Lai was a private tutor last year when he allegedly broke into CdM High School and inserted a USB device into a teacher's computer that was able to record the teacher's keystrokes. From April 1-June 14, 2013, Lai accessed the school's network using the information from the recorded keystrokes and changed the grades of three students from two different teachers, the OCDA claims.
One of the teachers discovered the changed grades and contacted school administrators, who in turn notified the Newport Beach Police Department. Their investigation uncovered another USB device on a third teacher's computer, according to OCDA.
While the probe was going on, Lai allegedly fled the country. He was arrested upon arrival at the Los Angeles International Airport Monday. Since he is only now in custody, police may be able to fill in more blanks in their ongoing investigation, including exactly how many students Lai allegedly helped cheat.

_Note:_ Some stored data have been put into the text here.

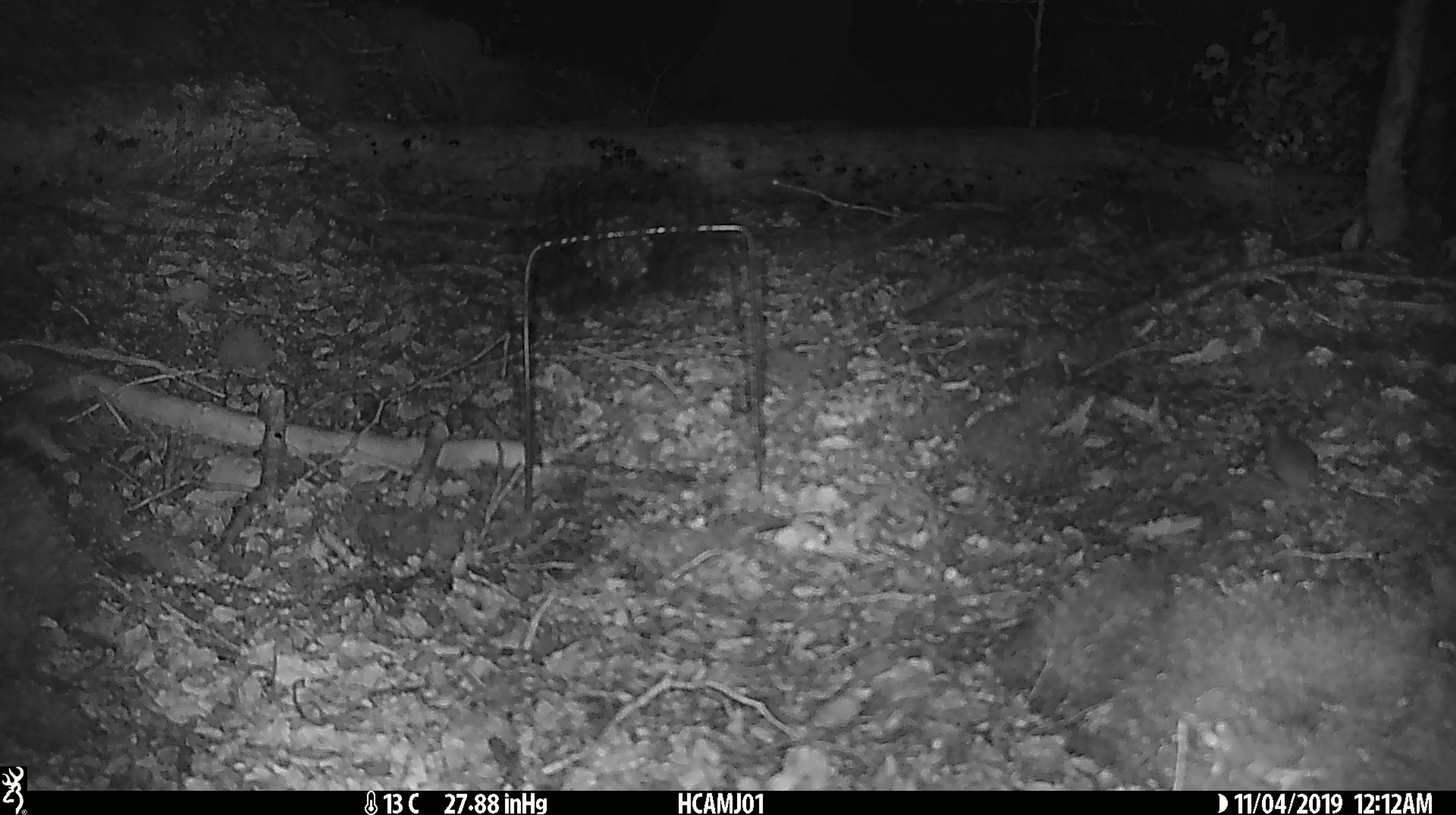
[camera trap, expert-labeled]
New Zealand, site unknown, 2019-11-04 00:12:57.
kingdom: Animalia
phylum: Chordata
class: Mammalia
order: Rodentia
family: Muridae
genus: Mus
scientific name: Mus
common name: mouse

"This is the first time we've had contact with him," Jennifer Manzella, the Newport Beach Police spokeswoman, told City News Service. "We are going to interview him if he elects to speak with us."
Lai may disclose the cheating extended beyond Newport Beach, to hear Newport-Mesa district board member Katrina Foley tell it. He tutored students at many other area schools, Foley told the news service.
"We don't know the number (of students affected) because he was tutoring at Mater Dei" and elsewhere, said Foley, in reference to the private Catholic high school in Santa Ana.
"There's probably hundreds of kids affected by this individual."